In Fairfax County, there are 265 children in Foster Care. That number may sound like a lot, said Nannette Bowler, director of Fairfax County Department of Family services, but that number was at over 3,000 children 10 years ago.
Still, there are children that need permanent homes, Bowler told members of the Democratic Women of Clifton and Northern Virginia at a recent meeting.
This fact and others surrounding foster care and adoption in Virginia led Jane Barker, chair of the Democratic Women of Clifton and Northern Virginia, to host state and county officials working to place children in permanent homes at their Jan. 19 meeting.
The event, “Our Children: Fostering, Adopting and Mentoring in Virginia,” gave attendees the opportunity to learn more about helping children in Fairfax County.
Barker, who along with her husband state Sen. George Barker, has been a foster parent to 13 children, said the event allowed for the community to learn more about foster children and the procedure involved in adopting or becoming a foster parent.
“This is an issue we need to take seriously,” Barker said. “You never know who could help with this.”
The event started with a presentation from Paul McWhinney, the director of Family Services for the Virginia Department of Social Services. McWhinney shared information on the state of foster care and adoption in Virginia.
In May of 2013, previous Gov.
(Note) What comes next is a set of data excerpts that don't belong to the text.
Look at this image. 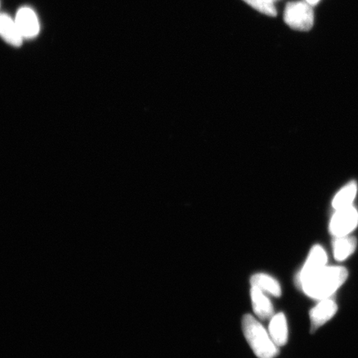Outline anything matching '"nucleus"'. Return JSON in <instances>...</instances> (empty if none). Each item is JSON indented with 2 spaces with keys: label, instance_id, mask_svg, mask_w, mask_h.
<instances>
[{
  "label": "nucleus",
  "instance_id": "4468645a",
  "mask_svg": "<svg viewBox=\"0 0 358 358\" xmlns=\"http://www.w3.org/2000/svg\"><path fill=\"white\" fill-rule=\"evenodd\" d=\"M243 1L263 15L270 17L277 15L275 4L273 3L274 1L272 0H243Z\"/></svg>",
  "mask_w": 358,
  "mask_h": 358
},
{
  "label": "nucleus",
  "instance_id": "6e6552de",
  "mask_svg": "<svg viewBox=\"0 0 358 358\" xmlns=\"http://www.w3.org/2000/svg\"><path fill=\"white\" fill-rule=\"evenodd\" d=\"M0 37L13 47H20L24 40L15 20L6 13H0Z\"/></svg>",
  "mask_w": 358,
  "mask_h": 358
},
{
  "label": "nucleus",
  "instance_id": "0eeeda50",
  "mask_svg": "<svg viewBox=\"0 0 358 358\" xmlns=\"http://www.w3.org/2000/svg\"><path fill=\"white\" fill-rule=\"evenodd\" d=\"M327 262H328V256H327L324 249L320 245L313 246L306 264L299 272L298 282L307 278L313 273L320 271L321 268L327 266Z\"/></svg>",
  "mask_w": 358,
  "mask_h": 358
},
{
  "label": "nucleus",
  "instance_id": "39448f33",
  "mask_svg": "<svg viewBox=\"0 0 358 358\" xmlns=\"http://www.w3.org/2000/svg\"><path fill=\"white\" fill-rule=\"evenodd\" d=\"M17 28L24 39H33L40 32V22L37 13L30 7H22L15 17Z\"/></svg>",
  "mask_w": 358,
  "mask_h": 358
},
{
  "label": "nucleus",
  "instance_id": "dca6fc26",
  "mask_svg": "<svg viewBox=\"0 0 358 358\" xmlns=\"http://www.w3.org/2000/svg\"><path fill=\"white\" fill-rule=\"evenodd\" d=\"M272 1H274V0H272Z\"/></svg>",
  "mask_w": 358,
  "mask_h": 358
},
{
  "label": "nucleus",
  "instance_id": "9d476101",
  "mask_svg": "<svg viewBox=\"0 0 358 358\" xmlns=\"http://www.w3.org/2000/svg\"><path fill=\"white\" fill-rule=\"evenodd\" d=\"M268 334L278 347L284 346L287 343L288 324L283 313H277L271 317L270 325H268Z\"/></svg>",
  "mask_w": 358,
  "mask_h": 358
},
{
  "label": "nucleus",
  "instance_id": "ddd939ff",
  "mask_svg": "<svg viewBox=\"0 0 358 358\" xmlns=\"http://www.w3.org/2000/svg\"><path fill=\"white\" fill-rule=\"evenodd\" d=\"M357 194V185L355 182L349 183L344 189L338 192L333 201V207L337 210H341L351 207Z\"/></svg>",
  "mask_w": 358,
  "mask_h": 358
},
{
  "label": "nucleus",
  "instance_id": "1a4fd4ad",
  "mask_svg": "<svg viewBox=\"0 0 358 358\" xmlns=\"http://www.w3.org/2000/svg\"><path fill=\"white\" fill-rule=\"evenodd\" d=\"M252 308L256 315L262 320H271L274 316V308L272 303L266 296V293L257 287L252 286L250 289Z\"/></svg>",
  "mask_w": 358,
  "mask_h": 358
},
{
  "label": "nucleus",
  "instance_id": "423d86ee",
  "mask_svg": "<svg viewBox=\"0 0 358 358\" xmlns=\"http://www.w3.org/2000/svg\"><path fill=\"white\" fill-rule=\"evenodd\" d=\"M338 306L333 299H324L310 311L311 332L329 322L337 313Z\"/></svg>",
  "mask_w": 358,
  "mask_h": 358
},
{
  "label": "nucleus",
  "instance_id": "7ed1b4c3",
  "mask_svg": "<svg viewBox=\"0 0 358 358\" xmlns=\"http://www.w3.org/2000/svg\"><path fill=\"white\" fill-rule=\"evenodd\" d=\"M310 3L304 1L289 2L286 4L284 20L289 28L308 32L315 24V13Z\"/></svg>",
  "mask_w": 358,
  "mask_h": 358
},
{
  "label": "nucleus",
  "instance_id": "f03ea898",
  "mask_svg": "<svg viewBox=\"0 0 358 358\" xmlns=\"http://www.w3.org/2000/svg\"><path fill=\"white\" fill-rule=\"evenodd\" d=\"M243 331L250 348L259 358H274L279 355V347L259 322L250 315L243 319Z\"/></svg>",
  "mask_w": 358,
  "mask_h": 358
},
{
  "label": "nucleus",
  "instance_id": "20e7f679",
  "mask_svg": "<svg viewBox=\"0 0 358 358\" xmlns=\"http://www.w3.org/2000/svg\"><path fill=\"white\" fill-rule=\"evenodd\" d=\"M358 223V213L355 208L338 210L330 222L331 234L336 237L348 236L355 229Z\"/></svg>",
  "mask_w": 358,
  "mask_h": 358
},
{
  "label": "nucleus",
  "instance_id": "9b49d317",
  "mask_svg": "<svg viewBox=\"0 0 358 358\" xmlns=\"http://www.w3.org/2000/svg\"><path fill=\"white\" fill-rule=\"evenodd\" d=\"M250 284L272 296L280 297L282 293L279 282L266 274L254 275L250 279Z\"/></svg>",
  "mask_w": 358,
  "mask_h": 358
},
{
  "label": "nucleus",
  "instance_id": "f257e3e1",
  "mask_svg": "<svg viewBox=\"0 0 358 358\" xmlns=\"http://www.w3.org/2000/svg\"><path fill=\"white\" fill-rule=\"evenodd\" d=\"M348 272L342 266H325L320 271L298 282L299 287L308 297L329 299L348 279Z\"/></svg>",
  "mask_w": 358,
  "mask_h": 358
},
{
  "label": "nucleus",
  "instance_id": "2eb2a0df",
  "mask_svg": "<svg viewBox=\"0 0 358 358\" xmlns=\"http://www.w3.org/2000/svg\"><path fill=\"white\" fill-rule=\"evenodd\" d=\"M320 0H306V2L310 3V6H315L317 3H319Z\"/></svg>",
  "mask_w": 358,
  "mask_h": 358
},
{
  "label": "nucleus",
  "instance_id": "f8f14e48",
  "mask_svg": "<svg viewBox=\"0 0 358 358\" xmlns=\"http://www.w3.org/2000/svg\"><path fill=\"white\" fill-rule=\"evenodd\" d=\"M357 248L355 237L345 236L337 237L334 244V257L338 262L345 261Z\"/></svg>",
  "mask_w": 358,
  "mask_h": 358
}]
</instances>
Bob McDonnell launched the Virginia Adopts campaign, which aimed to have 1,000 children adopted in Virginia.
Although the campaign was successful, McWhinney said there is still a great deal of work to be done.
“This is not yet over,” McWhinney said.
In Fairfax County alone in 2013, there were 18,376 calls reporting possible child abuse and neglect, Bowler said.
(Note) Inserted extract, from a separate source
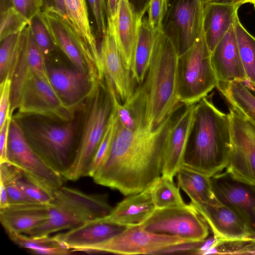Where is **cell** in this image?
Segmentation results:
<instances>
[{"instance_id":"obj_1","label":"cell","mask_w":255,"mask_h":255,"mask_svg":"<svg viewBox=\"0 0 255 255\" xmlns=\"http://www.w3.org/2000/svg\"><path fill=\"white\" fill-rule=\"evenodd\" d=\"M178 110L155 128L129 130L119 121L110 152L93 177L95 182L126 196L151 186L162 175L166 136Z\"/></svg>"},{"instance_id":"obj_2","label":"cell","mask_w":255,"mask_h":255,"mask_svg":"<svg viewBox=\"0 0 255 255\" xmlns=\"http://www.w3.org/2000/svg\"><path fill=\"white\" fill-rule=\"evenodd\" d=\"M179 57L172 39L163 30L157 32L144 80L131 96L144 126L156 127L184 105L178 95Z\"/></svg>"},{"instance_id":"obj_3","label":"cell","mask_w":255,"mask_h":255,"mask_svg":"<svg viewBox=\"0 0 255 255\" xmlns=\"http://www.w3.org/2000/svg\"><path fill=\"white\" fill-rule=\"evenodd\" d=\"M212 94L197 103L184 165L212 177L226 169L232 148L229 114L218 109Z\"/></svg>"},{"instance_id":"obj_4","label":"cell","mask_w":255,"mask_h":255,"mask_svg":"<svg viewBox=\"0 0 255 255\" xmlns=\"http://www.w3.org/2000/svg\"><path fill=\"white\" fill-rule=\"evenodd\" d=\"M53 196L46 220L25 235L49 236L59 231L72 229L88 221L104 217L113 209L106 194H87L62 186L54 190Z\"/></svg>"},{"instance_id":"obj_5","label":"cell","mask_w":255,"mask_h":255,"mask_svg":"<svg viewBox=\"0 0 255 255\" xmlns=\"http://www.w3.org/2000/svg\"><path fill=\"white\" fill-rule=\"evenodd\" d=\"M37 116L56 122H71L75 108L60 98L52 85L38 77L30 66L17 70L11 79L10 115Z\"/></svg>"},{"instance_id":"obj_6","label":"cell","mask_w":255,"mask_h":255,"mask_svg":"<svg viewBox=\"0 0 255 255\" xmlns=\"http://www.w3.org/2000/svg\"><path fill=\"white\" fill-rule=\"evenodd\" d=\"M17 121L33 149L63 177L74 161L79 144L75 124L71 121L57 125L22 119Z\"/></svg>"},{"instance_id":"obj_7","label":"cell","mask_w":255,"mask_h":255,"mask_svg":"<svg viewBox=\"0 0 255 255\" xmlns=\"http://www.w3.org/2000/svg\"><path fill=\"white\" fill-rule=\"evenodd\" d=\"M89 97L90 103L76 156L63 176L65 179L75 181L88 176L114 109L112 97L105 79L96 84Z\"/></svg>"},{"instance_id":"obj_8","label":"cell","mask_w":255,"mask_h":255,"mask_svg":"<svg viewBox=\"0 0 255 255\" xmlns=\"http://www.w3.org/2000/svg\"><path fill=\"white\" fill-rule=\"evenodd\" d=\"M178 74V99L185 106L197 103L216 87L217 80L206 40L205 9L194 43L179 57Z\"/></svg>"},{"instance_id":"obj_9","label":"cell","mask_w":255,"mask_h":255,"mask_svg":"<svg viewBox=\"0 0 255 255\" xmlns=\"http://www.w3.org/2000/svg\"><path fill=\"white\" fill-rule=\"evenodd\" d=\"M141 226L152 233L178 237L188 242L206 239L209 227L190 202L181 206L155 209Z\"/></svg>"},{"instance_id":"obj_10","label":"cell","mask_w":255,"mask_h":255,"mask_svg":"<svg viewBox=\"0 0 255 255\" xmlns=\"http://www.w3.org/2000/svg\"><path fill=\"white\" fill-rule=\"evenodd\" d=\"M232 148L225 172L255 185V124L237 109L229 108Z\"/></svg>"},{"instance_id":"obj_11","label":"cell","mask_w":255,"mask_h":255,"mask_svg":"<svg viewBox=\"0 0 255 255\" xmlns=\"http://www.w3.org/2000/svg\"><path fill=\"white\" fill-rule=\"evenodd\" d=\"M7 162L53 190L62 186L65 179L35 152L13 118L9 128Z\"/></svg>"},{"instance_id":"obj_12","label":"cell","mask_w":255,"mask_h":255,"mask_svg":"<svg viewBox=\"0 0 255 255\" xmlns=\"http://www.w3.org/2000/svg\"><path fill=\"white\" fill-rule=\"evenodd\" d=\"M87 0H64L66 20L85 60L92 83L103 80L104 73L96 38L90 25Z\"/></svg>"},{"instance_id":"obj_13","label":"cell","mask_w":255,"mask_h":255,"mask_svg":"<svg viewBox=\"0 0 255 255\" xmlns=\"http://www.w3.org/2000/svg\"><path fill=\"white\" fill-rule=\"evenodd\" d=\"M185 242L188 241L176 236L149 232L140 225L128 227L110 240L90 248L86 252L152 255L159 249Z\"/></svg>"},{"instance_id":"obj_14","label":"cell","mask_w":255,"mask_h":255,"mask_svg":"<svg viewBox=\"0 0 255 255\" xmlns=\"http://www.w3.org/2000/svg\"><path fill=\"white\" fill-rule=\"evenodd\" d=\"M213 191L219 201L235 212L255 238V185L240 181L220 172L211 177Z\"/></svg>"},{"instance_id":"obj_15","label":"cell","mask_w":255,"mask_h":255,"mask_svg":"<svg viewBox=\"0 0 255 255\" xmlns=\"http://www.w3.org/2000/svg\"><path fill=\"white\" fill-rule=\"evenodd\" d=\"M99 51L104 77L111 81L119 99L124 103L131 97L136 88L131 71L126 67L119 51L111 19L107 18V30Z\"/></svg>"},{"instance_id":"obj_16","label":"cell","mask_w":255,"mask_h":255,"mask_svg":"<svg viewBox=\"0 0 255 255\" xmlns=\"http://www.w3.org/2000/svg\"><path fill=\"white\" fill-rule=\"evenodd\" d=\"M197 103L185 106L175 117L165 138L162 175L171 179L184 165V156L194 122Z\"/></svg>"},{"instance_id":"obj_17","label":"cell","mask_w":255,"mask_h":255,"mask_svg":"<svg viewBox=\"0 0 255 255\" xmlns=\"http://www.w3.org/2000/svg\"><path fill=\"white\" fill-rule=\"evenodd\" d=\"M211 61L220 92L231 82L247 81L240 58L234 26L227 32L211 54Z\"/></svg>"},{"instance_id":"obj_18","label":"cell","mask_w":255,"mask_h":255,"mask_svg":"<svg viewBox=\"0 0 255 255\" xmlns=\"http://www.w3.org/2000/svg\"><path fill=\"white\" fill-rule=\"evenodd\" d=\"M127 229L106 221L104 217L88 221L65 233L56 235L66 247L74 251L86 252L103 243Z\"/></svg>"},{"instance_id":"obj_19","label":"cell","mask_w":255,"mask_h":255,"mask_svg":"<svg viewBox=\"0 0 255 255\" xmlns=\"http://www.w3.org/2000/svg\"><path fill=\"white\" fill-rule=\"evenodd\" d=\"M191 203L205 219L217 239L236 240L252 237L245 222L229 207L223 204L211 206L197 202Z\"/></svg>"},{"instance_id":"obj_20","label":"cell","mask_w":255,"mask_h":255,"mask_svg":"<svg viewBox=\"0 0 255 255\" xmlns=\"http://www.w3.org/2000/svg\"><path fill=\"white\" fill-rule=\"evenodd\" d=\"M50 83L66 104L74 108L89 98L96 85L89 76L79 71L65 67H47Z\"/></svg>"},{"instance_id":"obj_21","label":"cell","mask_w":255,"mask_h":255,"mask_svg":"<svg viewBox=\"0 0 255 255\" xmlns=\"http://www.w3.org/2000/svg\"><path fill=\"white\" fill-rule=\"evenodd\" d=\"M151 185L142 192L127 196L104 219L127 228L141 225L156 209L151 194Z\"/></svg>"},{"instance_id":"obj_22","label":"cell","mask_w":255,"mask_h":255,"mask_svg":"<svg viewBox=\"0 0 255 255\" xmlns=\"http://www.w3.org/2000/svg\"><path fill=\"white\" fill-rule=\"evenodd\" d=\"M140 14H136L129 0H120L114 23L117 44L128 69L131 71L138 36Z\"/></svg>"},{"instance_id":"obj_23","label":"cell","mask_w":255,"mask_h":255,"mask_svg":"<svg viewBox=\"0 0 255 255\" xmlns=\"http://www.w3.org/2000/svg\"><path fill=\"white\" fill-rule=\"evenodd\" d=\"M49 204L37 203L10 204L0 209L1 225L8 235L25 234L46 220Z\"/></svg>"},{"instance_id":"obj_24","label":"cell","mask_w":255,"mask_h":255,"mask_svg":"<svg viewBox=\"0 0 255 255\" xmlns=\"http://www.w3.org/2000/svg\"><path fill=\"white\" fill-rule=\"evenodd\" d=\"M41 14L56 46L61 50L76 69L88 75L74 33L62 15L50 9H42Z\"/></svg>"},{"instance_id":"obj_25","label":"cell","mask_w":255,"mask_h":255,"mask_svg":"<svg viewBox=\"0 0 255 255\" xmlns=\"http://www.w3.org/2000/svg\"><path fill=\"white\" fill-rule=\"evenodd\" d=\"M241 5L226 0L207 1L205 3V28L209 51L216 45L234 23L236 14Z\"/></svg>"},{"instance_id":"obj_26","label":"cell","mask_w":255,"mask_h":255,"mask_svg":"<svg viewBox=\"0 0 255 255\" xmlns=\"http://www.w3.org/2000/svg\"><path fill=\"white\" fill-rule=\"evenodd\" d=\"M205 0H183L175 6L174 16L181 32L177 49L179 56L193 44L199 34L204 14Z\"/></svg>"},{"instance_id":"obj_27","label":"cell","mask_w":255,"mask_h":255,"mask_svg":"<svg viewBox=\"0 0 255 255\" xmlns=\"http://www.w3.org/2000/svg\"><path fill=\"white\" fill-rule=\"evenodd\" d=\"M176 175L178 187L188 196L191 201L211 206L222 204L213 191L211 177L184 165Z\"/></svg>"},{"instance_id":"obj_28","label":"cell","mask_w":255,"mask_h":255,"mask_svg":"<svg viewBox=\"0 0 255 255\" xmlns=\"http://www.w3.org/2000/svg\"><path fill=\"white\" fill-rule=\"evenodd\" d=\"M142 16L140 14L137 40L131 68L132 78L138 85L143 83L146 76L157 33L149 26L147 20L142 19Z\"/></svg>"},{"instance_id":"obj_29","label":"cell","mask_w":255,"mask_h":255,"mask_svg":"<svg viewBox=\"0 0 255 255\" xmlns=\"http://www.w3.org/2000/svg\"><path fill=\"white\" fill-rule=\"evenodd\" d=\"M8 236L16 245L34 254L66 255L75 252L64 246L56 236L33 237L23 234H11Z\"/></svg>"},{"instance_id":"obj_30","label":"cell","mask_w":255,"mask_h":255,"mask_svg":"<svg viewBox=\"0 0 255 255\" xmlns=\"http://www.w3.org/2000/svg\"><path fill=\"white\" fill-rule=\"evenodd\" d=\"M220 92L231 107L255 124V94L247 82H231Z\"/></svg>"},{"instance_id":"obj_31","label":"cell","mask_w":255,"mask_h":255,"mask_svg":"<svg viewBox=\"0 0 255 255\" xmlns=\"http://www.w3.org/2000/svg\"><path fill=\"white\" fill-rule=\"evenodd\" d=\"M234 26L247 81L255 88V37L243 25L238 13L234 18Z\"/></svg>"},{"instance_id":"obj_32","label":"cell","mask_w":255,"mask_h":255,"mask_svg":"<svg viewBox=\"0 0 255 255\" xmlns=\"http://www.w3.org/2000/svg\"><path fill=\"white\" fill-rule=\"evenodd\" d=\"M21 34H13L0 41V82L6 78L11 80L21 55Z\"/></svg>"},{"instance_id":"obj_33","label":"cell","mask_w":255,"mask_h":255,"mask_svg":"<svg viewBox=\"0 0 255 255\" xmlns=\"http://www.w3.org/2000/svg\"><path fill=\"white\" fill-rule=\"evenodd\" d=\"M151 194L156 209L181 206L186 204L179 187L173 179L161 175L151 185Z\"/></svg>"},{"instance_id":"obj_34","label":"cell","mask_w":255,"mask_h":255,"mask_svg":"<svg viewBox=\"0 0 255 255\" xmlns=\"http://www.w3.org/2000/svg\"><path fill=\"white\" fill-rule=\"evenodd\" d=\"M20 169L9 163H0V183L5 187L10 204L34 203L24 193L18 182Z\"/></svg>"},{"instance_id":"obj_35","label":"cell","mask_w":255,"mask_h":255,"mask_svg":"<svg viewBox=\"0 0 255 255\" xmlns=\"http://www.w3.org/2000/svg\"><path fill=\"white\" fill-rule=\"evenodd\" d=\"M119 119L114 108L99 145L90 164L88 176L93 177L106 160L118 126Z\"/></svg>"},{"instance_id":"obj_36","label":"cell","mask_w":255,"mask_h":255,"mask_svg":"<svg viewBox=\"0 0 255 255\" xmlns=\"http://www.w3.org/2000/svg\"><path fill=\"white\" fill-rule=\"evenodd\" d=\"M17 182L24 193L32 202L49 204L53 200V190L20 170L18 174Z\"/></svg>"},{"instance_id":"obj_37","label":"cell","mask_w":255,"mask_h":255,"mask_svg":"<svg viewBox=\"0 0 255 255\" xmlns=\"http://www.w3.org/2000/svg\"><path fill=\"white\" fill-rule=\"evenodd\" d=\"M209 254L255 255V238L236 240H220L216 238L212 246L202 255Z\"/></svg>"},{"instance_id":"obj_38","label":"cell","mask_w":255,"mask_h":255,"mask_svg":"<svg viewBox=\"0 0 255 255\" xmlns=\"http://www.w3.org/2000/svg\"><path fill=\"white\" fill-rule=\"evenodd\" d=\"M29 25L36 45L45 60L47 59L57 47L42 17L41 12L30 20Z\"/></svg>"},{"instance_id":"obj_39","label":"cell","mask_w":255,"mask_h":255,"mask_svg":"<svg viewBox=\"0 0 255 255\" xmlns=\"http://www.w3.org/2000/svg\"><path fill=\"white\" fill-rule=\"evenodd\" d=\"M0 40L14 34L22 32L30 21L11 6L0 10Z\"/></svg>"},{"instance_id":"obj_40","label":"cell","mask_w":255,"mask_h":255,"mask_svg":"<svg viewBox=\"0 0 255 255\" xmlns=\"http://www.w3.org/2000/svg\"><path fill=\"white\" fill-rule=\"evenodd\" d=\"M168 0H149L146 7L147 9V22L155 32L163 30L162 21L167 9Z\"/></svg>"},{"instance_id":"obj_41","label":"cell","mask_w":255,"mask_h":255,"mask_svg":"<svg viewBox=\"0 0 255 255\" xmlns=\"http://www.w3.org/2000/svg\"><path fill=\"white\" fill-rule=\"evenodd\" d=\"M12 6L28 21L41 12L43 0H10Z\"/></svg>"},{"instance_id":"obj_42","label":"cell","mask_w":255,"mask_h":255,"mask_svg":"<svg viewBox=\"0 0 255 255\" xmlns=\"http://www.w3.org/2000/svg\"><path fill=\"white\" fill-rule=\"evenodd\" d=\"M92 12L99 37H102L106 33L107 24L105 20L106 13V0H87Z\"/></svg>"},{"instance_id":"obj_43","label":"cell","mask_w":255,"mask_h":255,"mask_svg":"<svg viewBox=\"0 0 255 255\" xmlns=\"http://www.w3.org/2000/svg\"><path fill=\"white\" fill-rule=\"evenodd\" d=\"M11 80L6 78L0 82V128L10 115ZM12 117V116H11Z\"/></svg>"},{"instance_id":"obj_44","label":"cell","mask_w":255,"mask_h":255,"mask_svg":"<svg viewBox=\"0 0 255 255\" xmlns=\"http://www.w3.org/2000/svg\"><path fill=\"white\" fill-rule=\"evenodd\" d=\"M202 242L203 241L200 242H185L172 245L159 249L153 253L152 255H196Z\"/></svg>"},{"instance_id":"obj_45","label":"cell","mask_w":255,"mask_h":255,"mask_svg":"<svg viewBox=\"0 0 255 255\" xmlns=\"http://www.w3.org/2000/svg\"><path fill=\"white\" fill-rule=\"evenodd\" d=\"M12 117L9 116L0 128V163L7 162V150L9 128Z\"/></svg>"},{"instance_id":"obj_46","label":"cell","mask_w":255,"mask_h":255,"mask_svg":"<svg viewBox=\"0 0 255 255\" xmlns=\"http://www.w3.org/2000/svg\"><path fill=\"white\" fill-rule=\"evenodd\" d=\"M43 9H50L54 10L60 14L66 20V14L64 0H43Z\"/></svg>"},{"instance_id":"obj_47","label":"cell","mask_w":255,"mask_h":255,"mask_svg":"<svg viewBox=\"0 0 255 255\" xmlns=\"http://www.w3.org/2000/svg\"><path fill=\"white\" fill-rule=\"evenodd\" d=\"M120 0H106L107 18L114 20L116 18Z\"/></svg>"},{"instance_id":"obj_48","label":"cell","mask_w":255,"mask_h":255,"mask_svg":"<svg viewBox=\"0 0 255 255\" xmlns=\"http://www.w3.org/2000/svg\"><path fill=\"white\" fill-rule=\"evenodd\" d=\"M10 205L8 197L4 186L0 183V209H4Z\"/></svg>"},{"instance_id":"obj_49","label":"cell","mask_w":255,"mask_h":255,"mask_svg":"<svg viewBox=\"0 0 255 255\" xmlns=\"http://www.w3.org/2000/svg\"><path fill=\"white\" fill-rule=\"evenodd\" d=\"M211 0H226V1H234L237 3H238L240 4L241 5H242L243 4L249 2L250 3L251 0H205L206 1H211Z\"/></svg>"},{"instance_id":"obj_50","label":"cell","mask_w":255,"mask_h":255,"mask_svg":"<svg viewBox=\"0 0 255 255\" xmlns=\"http://www.w3.org/2000/svg\"><path fill=\"white\" fill-rule=\"evenodd\" d=\"M250 3H252L255 8V0H251Z\"/></svg>"},{"instance_id":"obj_51","label":"cell","mask_w":255,"mask_h":255,"mask_svg":"<svg viewBox=\"0 0 255 255\" xmlns=\"http://www.w3.org/2000/svg\"><path fill=\"white\" fill-rule=\"evenodd\" d=\"M139 0V1H142V0Z\"/></svg>"}]
</instances>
Efforts in Fairfax County are focused on permanency, and Bowler said the goal is for children who enter foster care to be placed in a permanent situation within 12 months of entering foster care.
“Foster care is meant to be a temporary solution until a permanent family situation is possible,” Bowler said.
Permanency is important for children who have been in foster care, but can be difficult to achieve for children between the ages of 12 and 17.
Older children between the ages of 12-17 make up the highest number of children in foster care in Fairfax County.
There is also racial disproportionality in the foster care system, with black and Hispanic families and children being overrepresented in the child welfare system, Bowler said.
According to Bowler, youth who age out of the foster care system who are not adopted face a number of challenges, including lack of education, economic hardship, and becoming a single parent.
Bowler shared information on how to become a foster parent in Fairfax County with members of the Democratic Women of Clifton.
Potential foster and adoptive parents must be 21 or older, legally married, divorced or single, and able to provide a safe and loving environment.
For Beverly Howard, the Coordinator of Fairfax Families4Kids, the lack of permanency that these children face was the biggest challenge she faced when adopting foster children.
“One of the two girls didn’t even unpack her trash bag with her clothes,” Howard said. “At ages 8 and 9, they were very damaged after being in foster care for five years.”
Adults who may not be able to adopt or become foster parents but still want to make a difference in a foster child’s life can become a mentor through Fairfax Families4Kids.
“Not everybody is ready to adopt, but everybody has something to offer,” Howard said.
Barker ended the meeting encouraging members to continue their advocacy efforts surrounding children.
“I don’t think there is a more noble profession than helping children,” Barker said.